» **Exercise passage**
━━━━━━━━━━━━━━━━

- Born: Lila Thadani 16 September 1944 (age 81) Hyderabad, Sindh
- Occupations: Philanthropist Industrialist
- Years active: 1967-
- Spouse: Firoz Poonawalla
- Awards: Padma Shri Order of the Polar Star Order of the Seraphim

= Lila Poonawalla =

Indian industrialist, philanthropist, humanitarian

Lila Firoz Poonawalla (born 16 September 1944) is an Indian industrialist, philanthropist, humanitarian and the founder of Lila Poonawalla Foundation, a non governmental organization.

Poonawalla is the former chairperson of Alfa Laval India and TetraPak India. She was awarded the fourth highest civilian award, the Padma Shri, by the Government of India in 1989.

==Biography==
Lila Poonawalla, née Lila Thadani, was born on 16 September 1944 in Hyderabad in the Sindh region in British India as one of the five children in a Sindhi family. She lost her father when she was three years old and, during the partition of India, her family moved to India as refugees to settle in Pune. She did her early education in Pune after which she graduated in mechanical engineering with first class from the Government College of Engineering under the University of Pune in 1967.

She started her career as an apprentice at Ruston and Hornsby where she met with her future husband, Firoz Poonawalla, who was from a Dawoodi Bohra family and was working in the same company. As the company rules prohibited the members of the same family working together, she moved, as a trainee engineer, to the Indian division Alfa Laval, the Swedish multinational, where she worked in various positions to rise to hold the office of the chairperson in a span of two decades, thus becoming one of the first woman CEOs in India. During her career, she pursued management studies at the Indian Institute of Management, Ahmedabad, Harvard University and Stanford University. Under her management, Alfa Laval India operations grew from ₹500 million to ₹2.5 billion and eventually she took over the TetraPak operations in India as its chief executive officer, serving the companies till her retirement in 2001. Poonawalla couple have no children and live in Pune where Firoz Poonawalla has based his floriculture export business.

━━━━━━━━━━━━━━━━

» **Information**
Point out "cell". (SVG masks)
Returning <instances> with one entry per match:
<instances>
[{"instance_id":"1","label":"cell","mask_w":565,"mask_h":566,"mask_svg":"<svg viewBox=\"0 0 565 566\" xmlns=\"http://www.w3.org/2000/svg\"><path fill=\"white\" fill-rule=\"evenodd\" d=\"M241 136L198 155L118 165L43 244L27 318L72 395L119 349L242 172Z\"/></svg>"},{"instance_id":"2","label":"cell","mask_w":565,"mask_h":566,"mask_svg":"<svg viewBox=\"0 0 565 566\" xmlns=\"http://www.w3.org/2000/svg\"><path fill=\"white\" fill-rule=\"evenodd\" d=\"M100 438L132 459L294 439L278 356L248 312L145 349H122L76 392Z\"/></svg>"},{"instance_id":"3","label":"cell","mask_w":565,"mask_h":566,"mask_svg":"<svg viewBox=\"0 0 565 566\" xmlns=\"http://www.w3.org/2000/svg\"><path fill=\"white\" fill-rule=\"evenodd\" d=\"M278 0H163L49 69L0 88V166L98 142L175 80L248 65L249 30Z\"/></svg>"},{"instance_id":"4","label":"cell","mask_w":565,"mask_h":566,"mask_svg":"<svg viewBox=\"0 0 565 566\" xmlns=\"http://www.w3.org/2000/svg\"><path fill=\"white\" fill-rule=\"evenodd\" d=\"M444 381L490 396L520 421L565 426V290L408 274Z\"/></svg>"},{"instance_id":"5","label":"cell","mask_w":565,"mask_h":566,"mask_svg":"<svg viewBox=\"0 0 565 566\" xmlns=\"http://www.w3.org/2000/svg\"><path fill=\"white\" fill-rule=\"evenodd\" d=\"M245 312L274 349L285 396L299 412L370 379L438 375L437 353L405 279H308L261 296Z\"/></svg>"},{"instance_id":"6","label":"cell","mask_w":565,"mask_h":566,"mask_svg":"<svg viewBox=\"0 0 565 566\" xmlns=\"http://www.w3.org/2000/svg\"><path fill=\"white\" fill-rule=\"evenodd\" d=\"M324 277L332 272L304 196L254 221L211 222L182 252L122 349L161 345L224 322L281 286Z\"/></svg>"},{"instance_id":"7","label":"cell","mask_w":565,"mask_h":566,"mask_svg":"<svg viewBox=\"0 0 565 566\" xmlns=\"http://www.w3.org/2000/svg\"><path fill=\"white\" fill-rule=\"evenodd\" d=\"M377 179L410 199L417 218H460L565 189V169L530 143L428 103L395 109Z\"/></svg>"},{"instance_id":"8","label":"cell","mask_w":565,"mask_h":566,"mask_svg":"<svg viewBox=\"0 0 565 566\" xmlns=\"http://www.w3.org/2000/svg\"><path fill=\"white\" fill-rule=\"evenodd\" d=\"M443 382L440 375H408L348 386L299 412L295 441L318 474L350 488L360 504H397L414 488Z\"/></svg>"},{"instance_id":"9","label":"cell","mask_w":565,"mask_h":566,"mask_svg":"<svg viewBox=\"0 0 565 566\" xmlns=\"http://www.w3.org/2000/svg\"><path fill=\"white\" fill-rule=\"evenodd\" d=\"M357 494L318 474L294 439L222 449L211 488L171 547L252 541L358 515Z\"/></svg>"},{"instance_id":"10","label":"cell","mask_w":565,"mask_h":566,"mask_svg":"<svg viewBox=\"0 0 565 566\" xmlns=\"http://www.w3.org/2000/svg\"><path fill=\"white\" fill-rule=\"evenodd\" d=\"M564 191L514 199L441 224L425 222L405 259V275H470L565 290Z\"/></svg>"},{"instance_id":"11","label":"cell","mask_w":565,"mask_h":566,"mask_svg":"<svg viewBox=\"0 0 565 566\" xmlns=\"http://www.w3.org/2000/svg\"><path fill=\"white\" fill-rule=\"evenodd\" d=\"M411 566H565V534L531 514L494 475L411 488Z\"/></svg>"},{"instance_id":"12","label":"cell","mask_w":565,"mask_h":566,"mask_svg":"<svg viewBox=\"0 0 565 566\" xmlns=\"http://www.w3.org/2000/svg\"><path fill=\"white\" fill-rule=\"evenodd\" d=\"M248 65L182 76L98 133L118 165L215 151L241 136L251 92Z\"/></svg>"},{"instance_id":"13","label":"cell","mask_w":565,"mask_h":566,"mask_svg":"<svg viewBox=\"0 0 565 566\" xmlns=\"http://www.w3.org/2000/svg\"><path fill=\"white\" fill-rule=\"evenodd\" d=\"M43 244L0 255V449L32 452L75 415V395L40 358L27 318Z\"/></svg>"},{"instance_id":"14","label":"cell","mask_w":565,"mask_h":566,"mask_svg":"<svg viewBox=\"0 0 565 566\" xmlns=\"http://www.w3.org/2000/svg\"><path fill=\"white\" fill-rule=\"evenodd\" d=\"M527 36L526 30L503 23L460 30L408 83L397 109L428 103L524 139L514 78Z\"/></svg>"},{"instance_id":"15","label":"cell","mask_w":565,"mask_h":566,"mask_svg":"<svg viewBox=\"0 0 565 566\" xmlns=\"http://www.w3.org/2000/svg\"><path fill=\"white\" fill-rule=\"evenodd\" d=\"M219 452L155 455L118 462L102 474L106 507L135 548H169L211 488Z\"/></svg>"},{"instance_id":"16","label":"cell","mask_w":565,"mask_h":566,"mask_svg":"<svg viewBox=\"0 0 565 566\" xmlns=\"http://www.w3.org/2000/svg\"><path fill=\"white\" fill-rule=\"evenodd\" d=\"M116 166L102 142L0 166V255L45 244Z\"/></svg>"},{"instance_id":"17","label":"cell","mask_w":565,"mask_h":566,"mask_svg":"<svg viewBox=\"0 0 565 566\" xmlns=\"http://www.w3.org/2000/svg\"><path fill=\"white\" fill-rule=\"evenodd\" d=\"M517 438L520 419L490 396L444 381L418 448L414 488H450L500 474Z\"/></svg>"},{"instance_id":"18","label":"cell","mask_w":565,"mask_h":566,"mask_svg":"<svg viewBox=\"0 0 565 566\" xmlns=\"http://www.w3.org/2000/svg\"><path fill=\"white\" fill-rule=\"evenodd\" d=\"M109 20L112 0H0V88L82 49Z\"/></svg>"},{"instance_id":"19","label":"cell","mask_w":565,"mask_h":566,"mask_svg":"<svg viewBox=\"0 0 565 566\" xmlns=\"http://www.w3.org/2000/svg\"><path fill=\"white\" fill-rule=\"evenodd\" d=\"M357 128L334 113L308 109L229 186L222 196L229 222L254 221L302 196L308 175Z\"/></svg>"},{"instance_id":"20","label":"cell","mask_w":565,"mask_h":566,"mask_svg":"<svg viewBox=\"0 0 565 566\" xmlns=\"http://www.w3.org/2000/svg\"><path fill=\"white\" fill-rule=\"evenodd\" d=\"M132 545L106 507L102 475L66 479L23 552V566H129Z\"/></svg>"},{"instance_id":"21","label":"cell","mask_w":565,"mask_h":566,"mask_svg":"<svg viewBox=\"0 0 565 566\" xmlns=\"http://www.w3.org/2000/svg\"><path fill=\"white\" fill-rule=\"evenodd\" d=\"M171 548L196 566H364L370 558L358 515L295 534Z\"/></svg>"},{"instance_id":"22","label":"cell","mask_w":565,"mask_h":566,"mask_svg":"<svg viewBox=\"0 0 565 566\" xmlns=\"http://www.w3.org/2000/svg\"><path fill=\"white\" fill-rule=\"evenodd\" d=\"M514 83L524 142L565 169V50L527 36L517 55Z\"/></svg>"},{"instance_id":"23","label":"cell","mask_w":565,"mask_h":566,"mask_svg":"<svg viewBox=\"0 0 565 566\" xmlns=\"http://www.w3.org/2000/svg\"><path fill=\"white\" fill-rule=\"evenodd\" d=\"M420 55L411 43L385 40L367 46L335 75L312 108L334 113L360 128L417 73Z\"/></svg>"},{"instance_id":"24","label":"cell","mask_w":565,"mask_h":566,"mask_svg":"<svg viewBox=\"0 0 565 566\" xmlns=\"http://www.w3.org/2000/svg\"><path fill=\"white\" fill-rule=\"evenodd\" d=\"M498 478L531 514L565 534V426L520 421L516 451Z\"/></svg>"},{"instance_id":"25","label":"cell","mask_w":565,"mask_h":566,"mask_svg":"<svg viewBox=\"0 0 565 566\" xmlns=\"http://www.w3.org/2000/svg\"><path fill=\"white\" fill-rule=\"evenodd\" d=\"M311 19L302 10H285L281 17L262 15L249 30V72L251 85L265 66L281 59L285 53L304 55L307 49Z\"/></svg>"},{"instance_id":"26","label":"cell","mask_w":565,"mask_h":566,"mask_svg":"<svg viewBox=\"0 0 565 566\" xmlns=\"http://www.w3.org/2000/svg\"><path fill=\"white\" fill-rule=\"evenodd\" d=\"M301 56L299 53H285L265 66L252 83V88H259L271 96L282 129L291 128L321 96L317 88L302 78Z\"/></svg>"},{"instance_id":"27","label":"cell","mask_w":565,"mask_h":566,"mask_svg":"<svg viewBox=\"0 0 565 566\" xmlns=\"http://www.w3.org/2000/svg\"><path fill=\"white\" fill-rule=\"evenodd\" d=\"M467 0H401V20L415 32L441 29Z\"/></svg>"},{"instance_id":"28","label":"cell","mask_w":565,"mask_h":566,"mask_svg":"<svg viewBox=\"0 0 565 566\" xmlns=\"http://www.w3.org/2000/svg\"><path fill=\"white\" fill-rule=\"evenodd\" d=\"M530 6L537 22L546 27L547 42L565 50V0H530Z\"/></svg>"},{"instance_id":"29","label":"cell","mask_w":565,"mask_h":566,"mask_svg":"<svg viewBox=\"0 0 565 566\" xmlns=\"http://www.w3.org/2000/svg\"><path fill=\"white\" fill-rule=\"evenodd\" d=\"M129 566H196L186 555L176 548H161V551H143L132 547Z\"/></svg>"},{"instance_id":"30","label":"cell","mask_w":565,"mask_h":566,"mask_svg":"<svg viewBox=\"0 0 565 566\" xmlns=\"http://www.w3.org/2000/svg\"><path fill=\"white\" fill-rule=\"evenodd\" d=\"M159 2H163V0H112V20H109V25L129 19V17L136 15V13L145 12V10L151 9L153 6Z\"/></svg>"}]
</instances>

━━━━━━━━━━━━━━━━

» **Work instruction 1**
According to the Lila Poonawalla biography, at which company did she begin her career as an apprentice?
» **Work instruction 2**
Write the next paragraph of the Lila Poonawalla biography, picking up after its final sentence.

» **Answer box 1**
She began as an apprentice at Ruston and Hornsby.

» **Answer box 2**
==Legacy and positions==
Poonawalla has been associated with the Government of India by serving as a member of the Scientific Advisory Committee, when A. P. J. Abdul Kalam served as its chairman, the Herbal and Floritech Sub-Committee of the Scientific Advisory Committee to the Government and the Technology Information Forecasting & Assessment Council (TIFAC) of the Department of Science and Technology. Her association with the education sector included the memberships of the Core Group of the University Grants Commission, the academic councils of Pune University, Jawaharlal Nehru University and Symbiosis Management Institute, the steering committee of Pune Vyaspeeth, the Science and Technology Park of Pune University and the governing council of the Centre for Development of Advanced Computing. She has served as a member of the executive council of the Confederation of Indian Industry and has held the chair of the Food Task Force of the association. She was the founder chairperson of the Indo-Swiss Vocational Training Trust and was involved in the establishment of the International Biotech Park in Pune as a member of the sub group on conceptualization. She is also a former member of the advisory committee of the Life Insurance Corporation of India.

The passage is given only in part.